The agreement is negotiated as a move toward easing long-standing tension between Britain and Ireland on the subject of Northern Ireland, although Northern Irish unionists, who are in favour of remaining part of the United Kingdom, are themselves strongly opposed to giving their southern neighbour a say in domestic matters. Many political leaders, including Thatcher, who has been strongly committed to British sovereignty in Northern Ireland, have come to believe that a solution to years of sectarian violence in Northern Ireland can only be achieved by means of an all-Ireland arrangement.

Such an attempt had previously been made in 1973. A power-sharing executive, composed of Irish nationalists as well as unionists, was set up in Northern Ireland, and Taoiseach Liam Cosgrave participated in talks with British Prime Minister Edward Heath that resulted in the Sunningdale Agreement. That accord recognized that Northern Ireland’s relationship with Britain could not be changed without the agreement of a majority of its population, and it provided for the establishment of a Council of Ireland composed of members from both the Dáil Éireann (the lower chamber of the Oireachtas) and the Northern Ireland Assembly. That agreement collapsed in May 1974 because of a general strike inspired by unionist opponents of power sharing.

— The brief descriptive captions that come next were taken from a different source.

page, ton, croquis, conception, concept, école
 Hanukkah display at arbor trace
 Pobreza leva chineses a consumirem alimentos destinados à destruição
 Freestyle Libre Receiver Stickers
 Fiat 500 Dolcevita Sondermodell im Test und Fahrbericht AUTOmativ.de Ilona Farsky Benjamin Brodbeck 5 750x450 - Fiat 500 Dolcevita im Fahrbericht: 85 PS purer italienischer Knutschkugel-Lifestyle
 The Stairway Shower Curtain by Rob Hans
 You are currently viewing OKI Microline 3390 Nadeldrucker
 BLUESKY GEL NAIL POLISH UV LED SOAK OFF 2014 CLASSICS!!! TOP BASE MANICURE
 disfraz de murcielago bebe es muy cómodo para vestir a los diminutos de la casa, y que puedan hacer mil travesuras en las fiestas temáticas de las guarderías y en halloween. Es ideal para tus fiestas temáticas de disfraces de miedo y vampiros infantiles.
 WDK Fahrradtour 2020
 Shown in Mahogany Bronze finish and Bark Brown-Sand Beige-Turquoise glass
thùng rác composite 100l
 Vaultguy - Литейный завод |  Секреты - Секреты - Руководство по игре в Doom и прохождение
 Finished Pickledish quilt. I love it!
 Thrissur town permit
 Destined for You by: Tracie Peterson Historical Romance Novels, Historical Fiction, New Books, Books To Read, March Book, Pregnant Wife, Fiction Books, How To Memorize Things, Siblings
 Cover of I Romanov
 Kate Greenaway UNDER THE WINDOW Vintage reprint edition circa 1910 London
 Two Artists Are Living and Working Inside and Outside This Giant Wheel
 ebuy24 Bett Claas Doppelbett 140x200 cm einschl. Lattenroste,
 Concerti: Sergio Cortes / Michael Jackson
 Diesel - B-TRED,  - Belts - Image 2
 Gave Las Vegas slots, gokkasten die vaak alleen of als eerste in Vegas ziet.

In 1981 FitzGerald launches a constitutional crusade to make the reunification of Ireland more attractive to Northern Ireland’s Protestants. At the end of the year, the Irish and British governments set up an Anglo-Irish intergovernmental council to discuss matters of common concern, especially security. In 1984 the report of the New Ireland Forum, a discussion group that includes representatives of political parties in Ireland and Northern Ireland, sets out three possible frameworks for political development in Ireland: a unitary state, a federal state, and joint sovereignty. Of Ireland’s major political parties, Fianna Fáil prefers a unitary state, which Fine Gael and the Irish Labour Party regard as unrealistic. They prefer the federal option.

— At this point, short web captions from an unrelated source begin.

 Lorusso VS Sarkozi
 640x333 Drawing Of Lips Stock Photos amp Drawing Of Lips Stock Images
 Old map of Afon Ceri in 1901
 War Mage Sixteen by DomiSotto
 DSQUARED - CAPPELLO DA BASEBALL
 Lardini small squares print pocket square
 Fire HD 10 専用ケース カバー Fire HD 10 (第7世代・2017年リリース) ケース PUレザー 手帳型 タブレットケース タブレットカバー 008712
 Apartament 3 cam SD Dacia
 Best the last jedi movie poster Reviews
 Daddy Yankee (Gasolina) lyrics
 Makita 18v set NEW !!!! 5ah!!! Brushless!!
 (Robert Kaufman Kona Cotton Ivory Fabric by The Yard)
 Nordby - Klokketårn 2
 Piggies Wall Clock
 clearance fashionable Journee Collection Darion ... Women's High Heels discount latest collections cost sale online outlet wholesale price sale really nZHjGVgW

Also in the early 1980s, in Northern Ireland, John Hume, the leader of the Social Democratic and Labour Party (SDLP) and a member of the British Parliament, gathers the support of prominent Irish American political leaders in condemning the use of violence and urging Irish Americans not to support the Irish Republican Army (IRA), a paramilitary organization that often uses violent means to bring an end to British rule in Northern Ireland. Hume’s group also encourages United States President Ronald Reagan to persuade Thatcher to pursue closer relations with Ireland.

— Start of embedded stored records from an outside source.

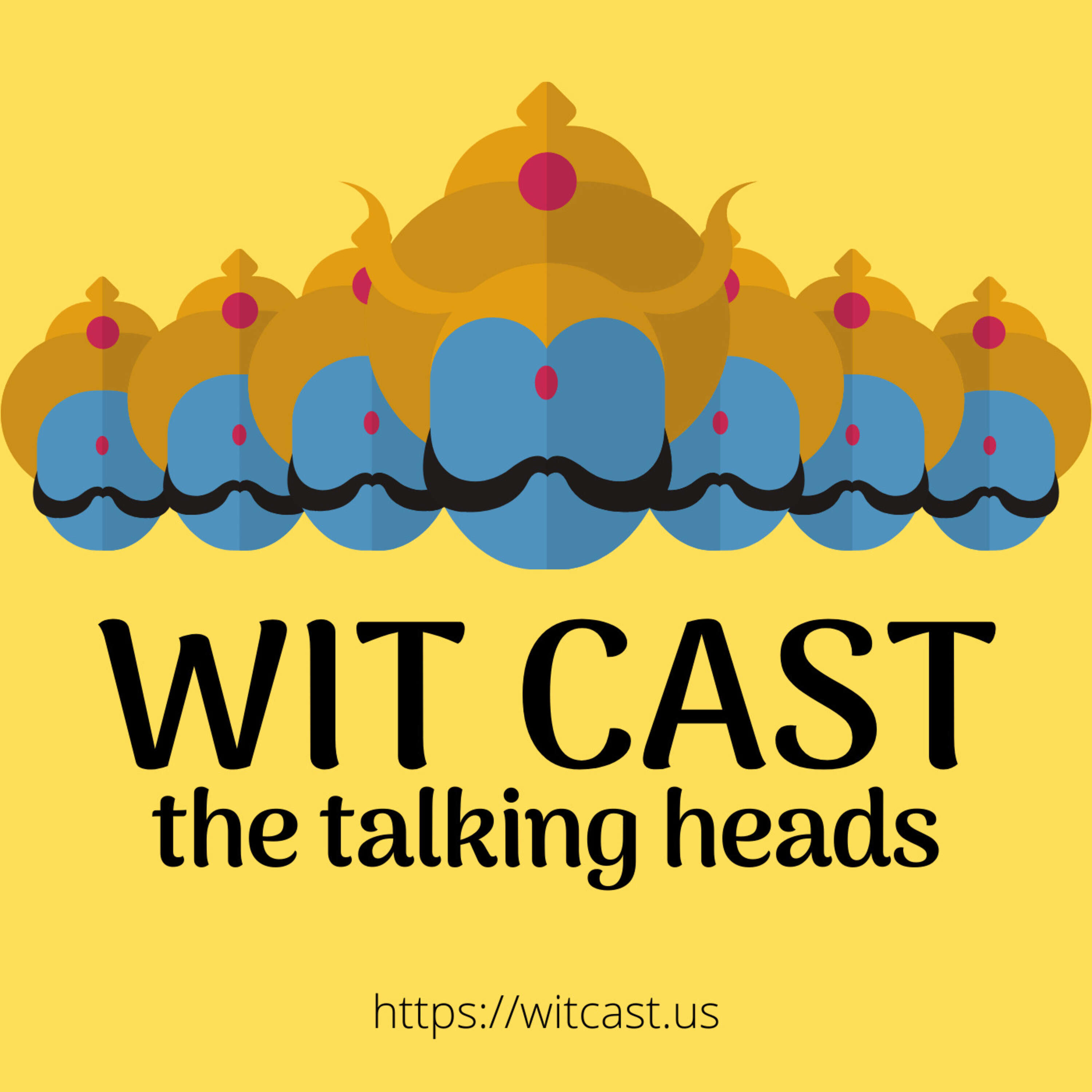 """Fresh update on """"manuel"""" discussed on WIT CAST - the talking heads"""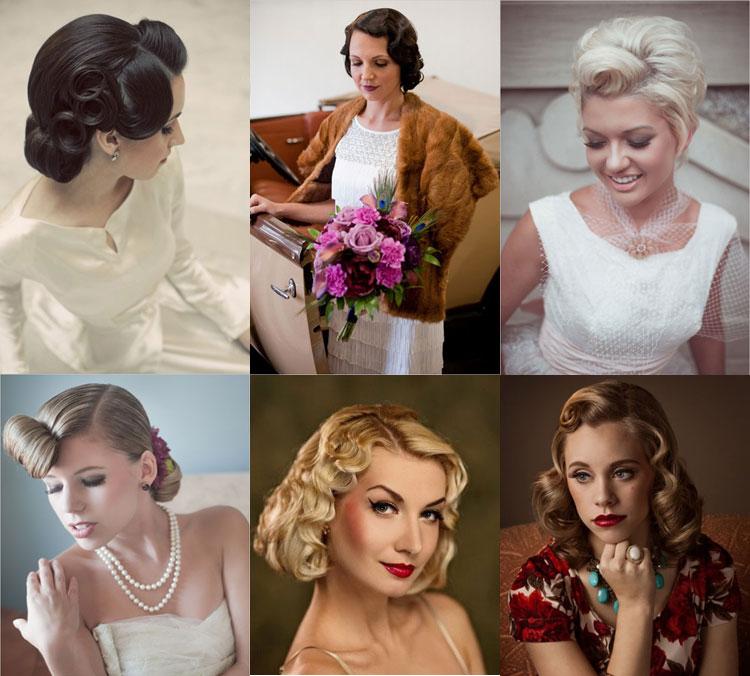 Тренды свадебных причесок 2017 года
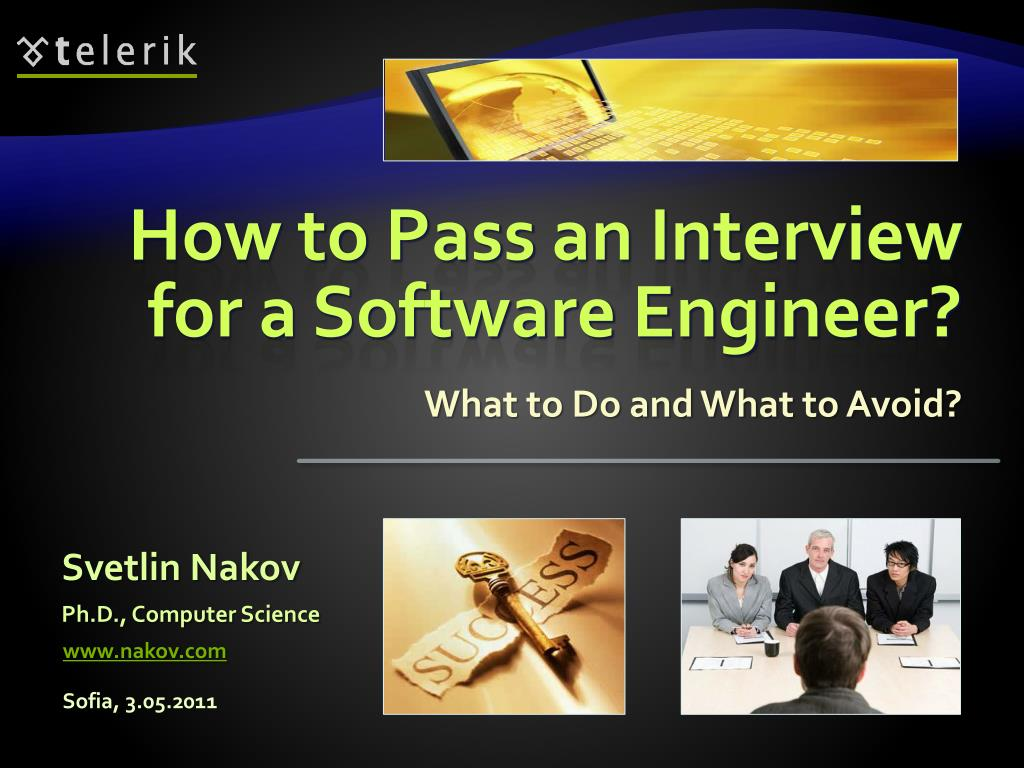 how to pass an interview for a software engineer l.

In the improved political climate between Britain and Ireland, leaders of the two countries sit down to negotiations. Ireland and Britain agree that any change in the status of Northern Ireland would come about only with the consent of the majority of the people of Northern Ireland, and an intergovernmental conference is established to deal with political, security, and legal relations between the two parts of the island. The agreement is a blow to Northern Ireland’s unionists, because it establishes a consultative role for the government of Ireland in the affairs of Northern Ireland through the Anglo-Irish Secretariat. The Ulster Unionist Party (UUP) and other unionists denounce the agreement, and UUP members of Parliament resign their seats over the issue, although 14 are returned in by-elections in 1986. The party organizes mass protests and boycotts of local councils and files a lawsuit challenging the legality of the agreement. However, these efforts, which are joined by the Democratic Unionist Party, fail to force abrogation of the agreement.

Contacts between the Irish and British governments continue after February 1987 within the formal structure of the intergovernmental conference. Fears that the violence in Northern Ireland would spill into Ireland as a consequence of closer Anglo-Irish cooperation in the wake of the agreement proves unfounded, and the UUP decides to participate in new negotiations on the constitutional future of Northern Ireland in 1990–93. After republican and unionist forces declare cease-fires in 1994, the UUP reluctantly joins discussions with the British and Irish governments and other political parties of Northern Ireland. No deal accepted by all sides is reached until the Good Friday Agreement in April 1998, which creates the Northern Ireland Assembly and new cross-border institutions.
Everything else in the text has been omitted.